──────── ТЕКСТ

Самарский оперный театр изобретательно обновляет репертуар навстречу пушкинскому юбилею. Предприняв историческое путешествие длиною в два десятка лет с берегов Камы на волжские берега, «Евгений Онегин» появился в афише труппы «Шостакович Опера Балет». За дирижерским пультом худрук театра Евгений Хохлов, режиссер-постановщик — Георгий Исаакян.
В конце прошлого века Георгий Исаакян дерзнул представить в свете рампы всю оперную пушкиниану. Большинство спектаклей родилось в Перми: «Борис Годунов» Мусоргского, «Пир во время чумы» Кюи, «Каменный гость» Даргомыжского, «Скупой рыцарь» Рахманинова, «Моцарт и Сальери» Римского-Корсакова. И уже потом появились «Мазепа», «Пиковая дама» и «Евгений Онегин» Чайковского, путешествуя от Екатеринбурга до Ростова-на-Дону. И представление каждой превращенной в оперу из пушкинских трагедий — «маленькой» или «большой» — это был путь из пункта «весь Пушкин» в точку личного, глубокого, иногда крайне болезненного осмысления «мой Пушкин».
Выбор Самары для премьеры в формате возобновления именно «Евгения Онегина» понятен и идеально вписывается в контекст истории отечественного театра. Это одна из самых эмблематических русских опер, и возникающие периодически попытки возвращения к самым когда-то значимым и интригующим ее постановкам уже стали традицией. Множество раз режиссеры брались за реконструкцию легендарного спектакля Константина Станиславского, а в новейшей истории повторяли на сценах разных стран постановку Дмитрия Чернякова. И в этом контексте работа Георгия Исаакяна — необходимое звено в цепочке преобразования нашего восприятия и вечного пушкинского сюжета и нашего безумного времени.
Нет режиссера, который мучительно не стремился бы спасти Ленского
Георгий Исаакян ставит красивый спектакль, немного в чеховских тонах. На сцене предельно условное, аллегорическое пространство: декорации художника-постановщика Вячеслава Окунева создают сдержанную, но при этом вполне выразительную атмосферу с очевидным поклоном в сторону литературы: именно текст романа — «быстрый карандаш», летящий (и не всегда разборчивый) почерк поэта становятся камертоном бытования героев, и тут творение Пушкина «заговаривает» конгениальным языком музыки Чайковского при максимальной корректности режиссерских вторжений и преображений.

────────────────
──────── ИСХОДНЫЙ ЛИСТИНГ

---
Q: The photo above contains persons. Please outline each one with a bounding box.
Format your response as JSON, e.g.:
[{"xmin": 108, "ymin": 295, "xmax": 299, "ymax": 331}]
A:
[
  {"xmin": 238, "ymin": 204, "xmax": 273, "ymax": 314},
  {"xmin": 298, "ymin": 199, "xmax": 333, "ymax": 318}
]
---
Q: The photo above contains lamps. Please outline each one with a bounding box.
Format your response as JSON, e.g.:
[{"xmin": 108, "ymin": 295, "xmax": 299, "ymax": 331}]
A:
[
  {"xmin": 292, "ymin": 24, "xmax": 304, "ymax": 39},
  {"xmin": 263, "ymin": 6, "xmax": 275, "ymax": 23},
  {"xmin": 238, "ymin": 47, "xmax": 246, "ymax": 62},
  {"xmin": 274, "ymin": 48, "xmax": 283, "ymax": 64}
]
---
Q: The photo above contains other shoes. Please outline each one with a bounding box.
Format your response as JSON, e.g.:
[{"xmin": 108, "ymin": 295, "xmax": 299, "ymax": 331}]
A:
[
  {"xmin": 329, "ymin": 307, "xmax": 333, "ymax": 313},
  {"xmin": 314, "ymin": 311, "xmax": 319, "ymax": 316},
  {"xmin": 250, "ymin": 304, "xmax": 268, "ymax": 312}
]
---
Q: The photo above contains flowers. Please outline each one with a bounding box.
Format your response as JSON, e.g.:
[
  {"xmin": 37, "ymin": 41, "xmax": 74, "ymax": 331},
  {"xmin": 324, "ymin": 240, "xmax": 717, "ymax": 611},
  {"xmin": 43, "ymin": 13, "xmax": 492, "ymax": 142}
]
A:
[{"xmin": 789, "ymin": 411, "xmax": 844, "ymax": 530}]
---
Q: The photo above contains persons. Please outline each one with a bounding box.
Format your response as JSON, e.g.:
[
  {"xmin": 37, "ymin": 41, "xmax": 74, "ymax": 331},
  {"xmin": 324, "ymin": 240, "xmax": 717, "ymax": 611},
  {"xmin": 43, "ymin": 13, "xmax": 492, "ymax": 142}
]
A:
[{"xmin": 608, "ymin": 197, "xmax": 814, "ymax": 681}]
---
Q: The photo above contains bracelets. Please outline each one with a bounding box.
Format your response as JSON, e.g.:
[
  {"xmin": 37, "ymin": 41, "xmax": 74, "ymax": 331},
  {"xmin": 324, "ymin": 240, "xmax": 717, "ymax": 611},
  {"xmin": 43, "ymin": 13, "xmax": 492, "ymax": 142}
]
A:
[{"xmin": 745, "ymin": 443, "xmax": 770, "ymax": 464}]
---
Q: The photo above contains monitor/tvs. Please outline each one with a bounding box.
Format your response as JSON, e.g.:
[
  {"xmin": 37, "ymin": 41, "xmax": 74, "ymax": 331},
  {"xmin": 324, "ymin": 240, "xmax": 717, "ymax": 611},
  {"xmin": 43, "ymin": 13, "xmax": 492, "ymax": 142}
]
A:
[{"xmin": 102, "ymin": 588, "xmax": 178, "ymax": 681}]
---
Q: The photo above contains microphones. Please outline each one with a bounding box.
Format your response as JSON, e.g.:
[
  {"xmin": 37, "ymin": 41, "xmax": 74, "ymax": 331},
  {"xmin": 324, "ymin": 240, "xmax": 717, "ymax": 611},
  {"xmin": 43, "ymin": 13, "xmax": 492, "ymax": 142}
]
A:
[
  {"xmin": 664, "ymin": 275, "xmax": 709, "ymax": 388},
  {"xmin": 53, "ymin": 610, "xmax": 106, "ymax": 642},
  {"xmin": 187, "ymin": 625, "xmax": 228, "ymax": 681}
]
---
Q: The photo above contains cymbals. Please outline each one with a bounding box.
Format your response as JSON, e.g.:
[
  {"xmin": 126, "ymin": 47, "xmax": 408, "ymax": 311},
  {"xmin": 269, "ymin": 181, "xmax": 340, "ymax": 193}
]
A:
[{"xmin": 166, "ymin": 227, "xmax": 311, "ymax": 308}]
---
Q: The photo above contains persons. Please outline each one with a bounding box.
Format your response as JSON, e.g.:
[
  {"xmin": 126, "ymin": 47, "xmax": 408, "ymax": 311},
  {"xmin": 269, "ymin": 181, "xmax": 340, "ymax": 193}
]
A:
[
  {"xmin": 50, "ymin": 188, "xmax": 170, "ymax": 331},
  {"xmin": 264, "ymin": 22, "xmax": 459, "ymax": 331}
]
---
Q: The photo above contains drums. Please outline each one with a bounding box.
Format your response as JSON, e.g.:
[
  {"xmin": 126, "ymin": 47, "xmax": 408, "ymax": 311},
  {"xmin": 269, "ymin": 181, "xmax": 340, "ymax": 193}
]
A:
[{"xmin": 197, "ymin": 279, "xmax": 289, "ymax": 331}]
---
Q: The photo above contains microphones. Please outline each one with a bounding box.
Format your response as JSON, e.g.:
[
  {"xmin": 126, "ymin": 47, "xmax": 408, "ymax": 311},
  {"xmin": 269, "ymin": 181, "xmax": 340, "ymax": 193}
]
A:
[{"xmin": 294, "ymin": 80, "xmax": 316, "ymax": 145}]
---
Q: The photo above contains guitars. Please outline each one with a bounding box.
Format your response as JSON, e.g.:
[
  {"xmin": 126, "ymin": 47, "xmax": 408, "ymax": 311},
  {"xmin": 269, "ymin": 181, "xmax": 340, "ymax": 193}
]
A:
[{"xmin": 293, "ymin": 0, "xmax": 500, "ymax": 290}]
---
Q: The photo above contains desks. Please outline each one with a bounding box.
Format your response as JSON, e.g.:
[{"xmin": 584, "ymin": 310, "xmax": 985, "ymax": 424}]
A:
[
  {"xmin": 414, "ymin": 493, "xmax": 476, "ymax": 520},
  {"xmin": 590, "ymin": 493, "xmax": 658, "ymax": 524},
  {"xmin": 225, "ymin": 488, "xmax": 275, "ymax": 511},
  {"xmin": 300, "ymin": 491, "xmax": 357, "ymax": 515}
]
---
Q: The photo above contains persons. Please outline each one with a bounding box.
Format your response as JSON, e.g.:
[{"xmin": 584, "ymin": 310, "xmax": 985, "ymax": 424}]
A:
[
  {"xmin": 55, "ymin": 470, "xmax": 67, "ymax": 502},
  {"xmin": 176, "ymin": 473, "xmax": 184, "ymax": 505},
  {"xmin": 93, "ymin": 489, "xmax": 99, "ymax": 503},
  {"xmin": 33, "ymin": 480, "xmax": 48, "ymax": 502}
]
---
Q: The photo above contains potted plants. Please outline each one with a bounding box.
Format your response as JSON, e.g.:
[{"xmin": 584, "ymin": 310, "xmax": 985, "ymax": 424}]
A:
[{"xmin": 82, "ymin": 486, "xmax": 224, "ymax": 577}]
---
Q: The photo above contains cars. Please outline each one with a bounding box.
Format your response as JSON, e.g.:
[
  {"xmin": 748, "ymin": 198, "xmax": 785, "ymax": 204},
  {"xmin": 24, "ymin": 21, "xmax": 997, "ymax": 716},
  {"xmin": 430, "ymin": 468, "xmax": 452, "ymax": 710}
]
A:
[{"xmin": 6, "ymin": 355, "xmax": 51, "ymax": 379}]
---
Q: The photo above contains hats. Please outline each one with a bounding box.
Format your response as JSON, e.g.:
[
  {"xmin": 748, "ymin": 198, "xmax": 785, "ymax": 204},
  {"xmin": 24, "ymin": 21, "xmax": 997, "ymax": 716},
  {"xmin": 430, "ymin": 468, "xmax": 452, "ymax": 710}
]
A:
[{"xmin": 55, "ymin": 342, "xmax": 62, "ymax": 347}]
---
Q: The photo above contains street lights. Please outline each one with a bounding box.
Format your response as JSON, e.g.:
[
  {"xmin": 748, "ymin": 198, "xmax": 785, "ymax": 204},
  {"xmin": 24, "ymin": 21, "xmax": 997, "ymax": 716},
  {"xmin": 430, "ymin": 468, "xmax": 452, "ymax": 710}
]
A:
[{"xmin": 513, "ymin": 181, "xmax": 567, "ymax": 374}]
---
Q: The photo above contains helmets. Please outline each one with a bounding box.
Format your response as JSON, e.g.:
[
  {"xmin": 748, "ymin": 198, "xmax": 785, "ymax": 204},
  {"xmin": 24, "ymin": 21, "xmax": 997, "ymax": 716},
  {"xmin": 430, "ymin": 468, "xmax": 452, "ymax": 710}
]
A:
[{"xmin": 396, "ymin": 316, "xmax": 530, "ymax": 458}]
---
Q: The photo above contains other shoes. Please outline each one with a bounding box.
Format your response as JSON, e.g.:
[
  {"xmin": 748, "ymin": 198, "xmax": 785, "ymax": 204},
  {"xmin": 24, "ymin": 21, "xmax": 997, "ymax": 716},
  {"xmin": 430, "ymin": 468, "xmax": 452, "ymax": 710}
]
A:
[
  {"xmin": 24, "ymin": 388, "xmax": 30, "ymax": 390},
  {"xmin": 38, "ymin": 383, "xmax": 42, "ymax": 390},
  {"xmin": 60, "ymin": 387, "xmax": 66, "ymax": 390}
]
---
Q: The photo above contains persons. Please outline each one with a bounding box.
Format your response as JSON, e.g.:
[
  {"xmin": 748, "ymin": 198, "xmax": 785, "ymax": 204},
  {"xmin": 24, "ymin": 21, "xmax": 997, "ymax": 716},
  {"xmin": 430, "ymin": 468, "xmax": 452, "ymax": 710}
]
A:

────────────────

[ЗАДАНИЯ]
a. Ответьте на вопросы по тексту о постановке «Евгения Онегина» в Самаре.
(i) Кто стоит за дирижерским пультом?
(ii) В каком городе родилось большинство спектаклей оперной пушкинианы Георгия Исаакяна?
(iii) Какой художник-постановщик создал декорации?
b. Приведите продолжение текста о постановке «Евгения Онегина» в Самаре, начав сразу после его последнего предложения.
Для выполнения заданий листинг не требуется.

[ОТВЕТЫ К ЗАДАНИЯМ]
a.
(i) Худрук театра Евгений Хохлов.
(ii) В Перми.
(iii) Вячеслав Окунев.

b.
Уже первый дуэт — матушки Лариной (Ирина Янцева) и няни Филиппьевны (Наталья Фризе) — задает очень точную смысловую интонацию… Сцена уставлена гигантскими книжными шкафами, и Татьяна не раз берет в руки томик, будто старается физически «считать» повороты собственной судьбы… Практически нет режиссера, который мучительно не стремился бы спасти Ленского. Режиссер в момент дуэли разворачивает огромную белую простыню между стреляющими, как бы подчеркивая, что Онегин стреляет в друга не глядя. И со всей условностью театра простыня остается нетронутой, а поэт падает замертво, и черные листки, как вороны, в этот момент кружатся над сценой.
Иногда возникает ощущение, что действие почти останавливается, как будто режиссер несколько раз дает шанс героям одуматься и развернуть сюжет. Но тщетно. Письмо Татьяной уже написано, Ленского не воскресить и «прошлого не воротить»…
«Лирические сцены», как обозначен жанр композитором в партитуре, на самом деле требуют от солистов и вокальной зрелости, и подлинного драматического мастерства. Из-за этой «антитезы», заложенной в опере, у певцов возникает немало трудностей как музыкального, так и актерского свойства. При этом солистов очень часто выручает оркестр, как формально-технически, так и своей эмоциональной наполненностью, которая не знает пауз и развивается точно по нарастающей. В то время как солистам обоих премьерных составов лирическое начало дается убедительнее драматического финала. При этом очевидно, Татьяна Анастасии Лапа и Онегин Максима Сударева или Ленский Ивана Волкова и Ольга Анны Костенко с опытом и счастливо вытянутым жребием могут достичь безоговорочного успеха в постижении «энциклопедии русской жизни».